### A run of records
----------------

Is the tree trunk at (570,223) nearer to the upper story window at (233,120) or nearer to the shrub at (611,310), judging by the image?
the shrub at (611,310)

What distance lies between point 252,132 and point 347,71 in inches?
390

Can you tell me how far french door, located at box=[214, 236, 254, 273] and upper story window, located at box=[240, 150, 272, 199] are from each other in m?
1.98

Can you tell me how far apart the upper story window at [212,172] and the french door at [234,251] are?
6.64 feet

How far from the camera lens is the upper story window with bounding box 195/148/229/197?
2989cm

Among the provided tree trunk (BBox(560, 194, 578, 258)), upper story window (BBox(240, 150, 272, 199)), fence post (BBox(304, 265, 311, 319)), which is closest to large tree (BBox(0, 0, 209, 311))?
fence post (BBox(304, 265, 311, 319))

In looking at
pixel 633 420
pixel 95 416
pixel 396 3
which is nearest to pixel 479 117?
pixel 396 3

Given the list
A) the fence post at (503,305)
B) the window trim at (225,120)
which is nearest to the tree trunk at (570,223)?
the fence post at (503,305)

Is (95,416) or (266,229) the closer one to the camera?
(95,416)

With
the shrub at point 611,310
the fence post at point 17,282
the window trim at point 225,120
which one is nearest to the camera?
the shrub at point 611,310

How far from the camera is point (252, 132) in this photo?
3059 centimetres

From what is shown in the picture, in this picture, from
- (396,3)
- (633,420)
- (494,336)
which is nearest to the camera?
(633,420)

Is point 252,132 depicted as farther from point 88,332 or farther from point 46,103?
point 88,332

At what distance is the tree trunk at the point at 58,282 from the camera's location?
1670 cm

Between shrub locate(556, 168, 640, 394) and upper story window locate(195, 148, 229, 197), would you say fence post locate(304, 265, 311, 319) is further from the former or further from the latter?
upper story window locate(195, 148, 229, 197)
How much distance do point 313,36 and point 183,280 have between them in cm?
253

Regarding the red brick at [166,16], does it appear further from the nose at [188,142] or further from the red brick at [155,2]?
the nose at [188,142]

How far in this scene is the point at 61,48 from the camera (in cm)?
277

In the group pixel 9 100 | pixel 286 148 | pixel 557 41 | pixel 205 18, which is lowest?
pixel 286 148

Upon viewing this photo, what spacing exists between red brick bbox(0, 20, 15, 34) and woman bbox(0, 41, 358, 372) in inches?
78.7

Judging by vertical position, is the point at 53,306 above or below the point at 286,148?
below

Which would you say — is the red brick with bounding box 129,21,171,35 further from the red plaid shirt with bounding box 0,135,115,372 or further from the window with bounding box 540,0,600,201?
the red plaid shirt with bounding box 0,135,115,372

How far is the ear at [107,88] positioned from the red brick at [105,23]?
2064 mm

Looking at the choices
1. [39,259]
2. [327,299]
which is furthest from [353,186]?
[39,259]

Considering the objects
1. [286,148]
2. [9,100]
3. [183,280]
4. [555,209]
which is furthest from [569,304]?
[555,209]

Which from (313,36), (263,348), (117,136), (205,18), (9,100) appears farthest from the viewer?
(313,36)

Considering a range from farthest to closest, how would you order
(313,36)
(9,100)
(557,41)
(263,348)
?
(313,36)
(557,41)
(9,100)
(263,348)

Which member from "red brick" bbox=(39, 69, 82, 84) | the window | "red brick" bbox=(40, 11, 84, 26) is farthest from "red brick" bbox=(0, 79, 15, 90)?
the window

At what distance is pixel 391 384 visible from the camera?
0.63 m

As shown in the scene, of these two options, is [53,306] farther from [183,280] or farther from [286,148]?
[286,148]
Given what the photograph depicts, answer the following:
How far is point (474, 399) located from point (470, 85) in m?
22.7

----------------

### Work to complete
Convert every line of the records above into a JSON list of strings, one string per line, and leave out the blank lines.

### The result
[
  "Is the tree trunk at (570,223) nearer to the upper story window at (233,120) or nearer to the shrub at (611,310), judging by the image?",
  "the shrub at (611,310)",
  "What distance lies between point 252,132 and point 347,71 in inches?",
  "390",
  "Can you tell me how far french door, located at box=[214, 236, 254, 273] and upper story window, located at box=[240, 150, 272, 199] are from each other in m?",
  "1.98",
  "Can you tell me how far apart the upper story window at [212,172] and the french door at [234,251] are?",
  "6.64 feet",
  "How far from the camera lens is the upper story window with bounding box 195/148/229/197?",
  "2989cm",
  "Among the provided tree trunk (BBox(560, 194, 578, 258)), upper story window (BBox(240, 150, 272, 199)), fence post (BBox(304, 265, 311, 319)), which is closest to large tree (BBox(0, 0, 209, 311))?",
  "fence post (BBox(304, 265, 311, 319))",
  "In looking at",
  "pixel 633 420",
  "pixel 95 416",
  "pixel 396 3",
  "which is nearest to pixel 479 117?",
  "pixel 396 3",
  "Given the list",
  "A) the fence post at (503,305)",
  "B) the window trim at (225,120)",
  "which is nearest to the tree trunk at (570,223)?",
  "the fence post at (503,305)",
  "Is (95,416) or (266,229) the closer one to the camera?",
  "(95,416)",
  "With",
  "the shrub at point 611,310",
  "the fence post at point 17,282",
  "the window trim at point 225,120",
  "which one is nearest to the camera?",
  "the shrub at point 611,310",
  "How far from the camera is point (252, 132) in this photo?",
  "3059 centimetres",
  "From what is shown in the picture, in this picture, from",
  "- (396,3)",
  "- (633,420)",
  "- (494,336)",
  "which is nearest to the camera?",
  "(633,420)",
  "Is point 252,132 depicted as farther from point 88,332 or farther from point 46,103?",
  "point 88,332",
  "At what distance is the tree trunk at the point at 58,282 from the camera's location?",
  "1670 cm",
  "Between shrub locate(556, 168, 640, 394) and upper story window locate(195, 148, 229, 197), would you say fence post locate(304, 265, 311, 319) is further from the former or further from the latter?",
  "upper story window locate(195, 148, 229, 197)",
  "How much distance do point 313,36 and point 183,280 have between them in cm?",
  "253",
  "Regarding the red brick at [166,16], does it appear further from the nose at [188,142] or further from the red brick at [155,2]?",
  "the nose at [188,142]",
  "How far in this scene is the point at 61,48 from the camera (in cm)?",
  "277",
  "In the group pixel 9 100 | pixel 286 148 | pixel 557 41 | pixel 205 18, which is lowest?",
  "pixel 286 148",
  "Upon viewing this photo, what spacing exists between red brick bbox(0, 20, 15, 34) and woman bbox(0, 41, 358, 372) in inches?",
  "78.7",
  "Judging by vertical position, is the point at 53,306 above or below the point at 286,148?",
  "below",
  "Which would you say — is the red brick with bounding box 129,21,171,35 further from the red plaid shirt with bounding box 0,135,115,372 or further from the window with bounding box 540,0,600,201?",
  "the red plaid shirt with bounding box 0,135,115,372",
  "How far is the ear at [107,88] positioned from the red brick at [105,23]?",
  "2064 mm",
  "Looking at the choices",
  "1. [39,259]",
  "2. [327,299]",
  "which is furthest from [353,186]?",
  "[39,259]",
  "Considering the objects",
  "1. [286,148]",
  "2. [9,100]",
  "3. [183,280]",
  "4. [555,209]",
  "which is furthest from [569,304]?",
  "[555,209]",
  "Which from (313,36), (263,348), (117,136), (205,18), (9,100) appears farthest from the viewer?",
  "(313,36)",
  "Considering a range from farthest to closest, how would you order",
  "(313,36)",
  "(9,100)",
  "(557,41)",
  "(263,348)",
  "?",
  "(313,36)",
  "(557,41)",
  "(9,100)",
  "(263,348)",
  "Which member from \"red brick\" bbox=(39, 69, 82, 84) | the window | \"red brick\" bbox=(40, 11, 84, 26) is farthest from \"red brick\" bbox=(0, 79, 15, 90)?",
  "the window",
  "At what distance is pixel 391 384 visible from the camera?",
  "0.63 m",
  "As shown in the scene, of these two options, is [53,306] farther from [183,280] or farther from [286,148]?",
  "[286,148]",
  "Given what the photograph depicts, answer the following:",
  "How far is point (474, 399) located from point (470, 85) in m?",
  "22.7"
]